Dataset records
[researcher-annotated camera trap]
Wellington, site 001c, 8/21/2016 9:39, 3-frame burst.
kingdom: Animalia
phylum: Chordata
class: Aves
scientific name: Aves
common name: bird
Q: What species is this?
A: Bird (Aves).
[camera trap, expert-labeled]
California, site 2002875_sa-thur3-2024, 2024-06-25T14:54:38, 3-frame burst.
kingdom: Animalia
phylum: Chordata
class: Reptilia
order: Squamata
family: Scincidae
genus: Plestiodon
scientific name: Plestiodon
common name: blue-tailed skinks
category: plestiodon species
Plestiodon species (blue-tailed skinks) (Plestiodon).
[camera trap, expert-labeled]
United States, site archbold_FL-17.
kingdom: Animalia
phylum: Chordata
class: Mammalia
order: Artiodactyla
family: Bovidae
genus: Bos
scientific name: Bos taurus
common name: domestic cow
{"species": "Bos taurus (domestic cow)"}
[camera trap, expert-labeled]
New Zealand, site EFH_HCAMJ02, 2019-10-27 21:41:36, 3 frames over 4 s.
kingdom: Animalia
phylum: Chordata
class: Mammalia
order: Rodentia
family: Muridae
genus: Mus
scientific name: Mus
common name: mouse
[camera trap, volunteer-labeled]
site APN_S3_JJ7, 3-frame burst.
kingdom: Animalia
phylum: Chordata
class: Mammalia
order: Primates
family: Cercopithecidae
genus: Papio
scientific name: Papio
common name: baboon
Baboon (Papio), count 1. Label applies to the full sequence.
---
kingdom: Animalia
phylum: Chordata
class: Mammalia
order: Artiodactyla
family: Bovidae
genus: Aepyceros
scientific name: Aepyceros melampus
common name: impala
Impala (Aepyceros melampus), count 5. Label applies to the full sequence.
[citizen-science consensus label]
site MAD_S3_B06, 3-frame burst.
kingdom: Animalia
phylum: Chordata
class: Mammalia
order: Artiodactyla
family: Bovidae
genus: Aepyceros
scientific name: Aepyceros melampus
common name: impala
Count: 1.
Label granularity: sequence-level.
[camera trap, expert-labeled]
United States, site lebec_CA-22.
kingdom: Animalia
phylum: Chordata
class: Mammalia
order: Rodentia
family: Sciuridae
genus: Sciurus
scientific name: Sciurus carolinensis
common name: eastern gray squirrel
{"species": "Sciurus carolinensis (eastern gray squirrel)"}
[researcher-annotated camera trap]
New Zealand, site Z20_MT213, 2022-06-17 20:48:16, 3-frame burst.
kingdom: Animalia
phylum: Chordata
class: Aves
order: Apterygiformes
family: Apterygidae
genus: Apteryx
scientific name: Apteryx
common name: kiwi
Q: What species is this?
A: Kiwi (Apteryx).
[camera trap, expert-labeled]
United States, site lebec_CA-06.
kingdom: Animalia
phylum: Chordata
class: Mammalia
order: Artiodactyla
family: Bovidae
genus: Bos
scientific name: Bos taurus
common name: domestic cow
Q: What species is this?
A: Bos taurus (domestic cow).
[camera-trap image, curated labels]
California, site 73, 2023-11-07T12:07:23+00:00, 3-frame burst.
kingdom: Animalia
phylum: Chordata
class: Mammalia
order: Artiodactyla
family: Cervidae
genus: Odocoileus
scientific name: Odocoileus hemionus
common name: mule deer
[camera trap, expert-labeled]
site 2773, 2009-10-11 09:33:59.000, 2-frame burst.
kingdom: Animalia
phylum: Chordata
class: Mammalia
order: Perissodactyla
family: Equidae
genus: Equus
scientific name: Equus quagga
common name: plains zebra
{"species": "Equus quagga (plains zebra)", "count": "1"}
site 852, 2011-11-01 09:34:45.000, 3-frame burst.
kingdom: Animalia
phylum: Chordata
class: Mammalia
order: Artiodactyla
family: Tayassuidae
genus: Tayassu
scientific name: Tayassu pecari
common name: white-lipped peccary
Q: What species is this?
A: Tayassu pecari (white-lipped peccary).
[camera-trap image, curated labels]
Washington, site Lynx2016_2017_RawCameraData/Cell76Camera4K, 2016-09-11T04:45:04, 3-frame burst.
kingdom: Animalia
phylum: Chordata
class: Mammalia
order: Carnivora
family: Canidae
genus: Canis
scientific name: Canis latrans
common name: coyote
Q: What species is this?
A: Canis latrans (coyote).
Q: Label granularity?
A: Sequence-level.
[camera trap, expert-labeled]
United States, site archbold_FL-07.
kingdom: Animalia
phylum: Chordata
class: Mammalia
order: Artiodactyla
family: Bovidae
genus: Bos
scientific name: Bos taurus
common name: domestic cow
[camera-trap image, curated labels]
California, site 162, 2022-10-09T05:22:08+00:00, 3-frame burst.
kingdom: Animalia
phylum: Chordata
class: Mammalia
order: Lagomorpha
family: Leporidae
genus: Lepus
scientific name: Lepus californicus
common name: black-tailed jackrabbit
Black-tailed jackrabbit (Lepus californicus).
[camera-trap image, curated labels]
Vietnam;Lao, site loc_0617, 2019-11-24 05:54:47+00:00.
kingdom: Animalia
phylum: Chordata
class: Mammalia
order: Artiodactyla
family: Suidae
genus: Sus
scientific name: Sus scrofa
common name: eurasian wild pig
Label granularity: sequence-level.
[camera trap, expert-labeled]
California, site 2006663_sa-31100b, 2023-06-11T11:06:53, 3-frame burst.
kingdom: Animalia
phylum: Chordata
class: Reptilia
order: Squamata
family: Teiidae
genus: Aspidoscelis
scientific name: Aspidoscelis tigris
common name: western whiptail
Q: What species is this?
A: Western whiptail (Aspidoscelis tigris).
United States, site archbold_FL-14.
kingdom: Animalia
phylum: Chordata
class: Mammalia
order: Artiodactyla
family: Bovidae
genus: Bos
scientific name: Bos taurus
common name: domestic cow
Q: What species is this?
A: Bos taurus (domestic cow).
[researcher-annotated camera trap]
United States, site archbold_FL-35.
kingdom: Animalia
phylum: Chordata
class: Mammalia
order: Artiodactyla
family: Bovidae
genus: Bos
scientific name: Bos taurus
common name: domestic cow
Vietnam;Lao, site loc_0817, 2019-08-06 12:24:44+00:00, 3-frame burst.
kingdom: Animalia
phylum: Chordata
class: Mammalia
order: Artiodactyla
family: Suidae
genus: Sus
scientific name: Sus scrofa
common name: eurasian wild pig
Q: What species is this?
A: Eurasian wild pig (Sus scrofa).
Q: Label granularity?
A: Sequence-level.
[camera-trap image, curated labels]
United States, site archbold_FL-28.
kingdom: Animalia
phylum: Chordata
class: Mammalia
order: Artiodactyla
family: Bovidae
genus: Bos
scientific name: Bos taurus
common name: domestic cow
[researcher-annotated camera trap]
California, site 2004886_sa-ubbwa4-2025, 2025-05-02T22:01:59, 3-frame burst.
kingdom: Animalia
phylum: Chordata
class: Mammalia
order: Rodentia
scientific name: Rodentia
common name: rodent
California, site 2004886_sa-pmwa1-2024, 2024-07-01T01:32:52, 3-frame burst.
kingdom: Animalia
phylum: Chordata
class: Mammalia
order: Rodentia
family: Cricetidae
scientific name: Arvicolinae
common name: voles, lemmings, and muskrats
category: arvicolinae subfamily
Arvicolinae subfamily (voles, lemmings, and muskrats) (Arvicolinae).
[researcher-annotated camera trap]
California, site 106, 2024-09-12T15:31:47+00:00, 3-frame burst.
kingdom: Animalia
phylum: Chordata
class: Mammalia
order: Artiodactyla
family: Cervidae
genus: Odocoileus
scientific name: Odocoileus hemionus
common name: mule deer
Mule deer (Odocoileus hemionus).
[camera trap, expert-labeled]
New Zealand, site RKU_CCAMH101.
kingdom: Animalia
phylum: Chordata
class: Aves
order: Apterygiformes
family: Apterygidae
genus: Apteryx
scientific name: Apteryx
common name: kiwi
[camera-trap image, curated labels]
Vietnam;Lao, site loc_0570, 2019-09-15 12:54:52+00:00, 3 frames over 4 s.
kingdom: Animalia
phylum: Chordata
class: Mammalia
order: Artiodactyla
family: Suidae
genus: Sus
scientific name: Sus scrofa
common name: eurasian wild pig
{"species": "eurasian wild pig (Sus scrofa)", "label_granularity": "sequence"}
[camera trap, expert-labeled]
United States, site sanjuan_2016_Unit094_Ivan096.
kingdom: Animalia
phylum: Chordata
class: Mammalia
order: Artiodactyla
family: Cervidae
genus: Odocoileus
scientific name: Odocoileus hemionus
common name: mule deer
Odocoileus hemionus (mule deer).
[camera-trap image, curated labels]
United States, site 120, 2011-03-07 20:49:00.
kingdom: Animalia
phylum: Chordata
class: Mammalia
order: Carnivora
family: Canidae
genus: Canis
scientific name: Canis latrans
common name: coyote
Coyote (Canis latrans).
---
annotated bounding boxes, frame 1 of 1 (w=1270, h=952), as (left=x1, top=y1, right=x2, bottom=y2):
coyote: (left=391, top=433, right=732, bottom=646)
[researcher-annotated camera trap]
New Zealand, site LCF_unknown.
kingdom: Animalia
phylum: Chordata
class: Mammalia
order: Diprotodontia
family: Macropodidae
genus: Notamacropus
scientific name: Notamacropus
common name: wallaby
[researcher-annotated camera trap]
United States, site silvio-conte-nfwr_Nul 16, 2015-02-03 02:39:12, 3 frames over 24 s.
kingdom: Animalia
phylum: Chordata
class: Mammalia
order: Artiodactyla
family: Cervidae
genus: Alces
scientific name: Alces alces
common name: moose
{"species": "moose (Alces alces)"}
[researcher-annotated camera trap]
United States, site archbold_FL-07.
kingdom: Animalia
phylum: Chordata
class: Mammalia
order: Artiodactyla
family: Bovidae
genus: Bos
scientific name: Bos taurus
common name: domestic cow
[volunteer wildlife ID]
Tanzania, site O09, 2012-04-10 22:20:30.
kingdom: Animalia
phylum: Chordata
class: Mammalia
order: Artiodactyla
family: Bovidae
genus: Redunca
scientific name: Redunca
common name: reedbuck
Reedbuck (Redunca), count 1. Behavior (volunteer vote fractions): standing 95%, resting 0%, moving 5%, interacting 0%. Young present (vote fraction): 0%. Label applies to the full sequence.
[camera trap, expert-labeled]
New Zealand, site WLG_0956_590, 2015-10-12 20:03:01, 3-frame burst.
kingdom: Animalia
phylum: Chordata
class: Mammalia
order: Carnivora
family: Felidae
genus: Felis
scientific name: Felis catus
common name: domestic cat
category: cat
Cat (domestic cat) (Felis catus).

*What you should do*:
Above are several records. Count the lines among them that contain "Equus" and give only the total.

*Final answer*:
3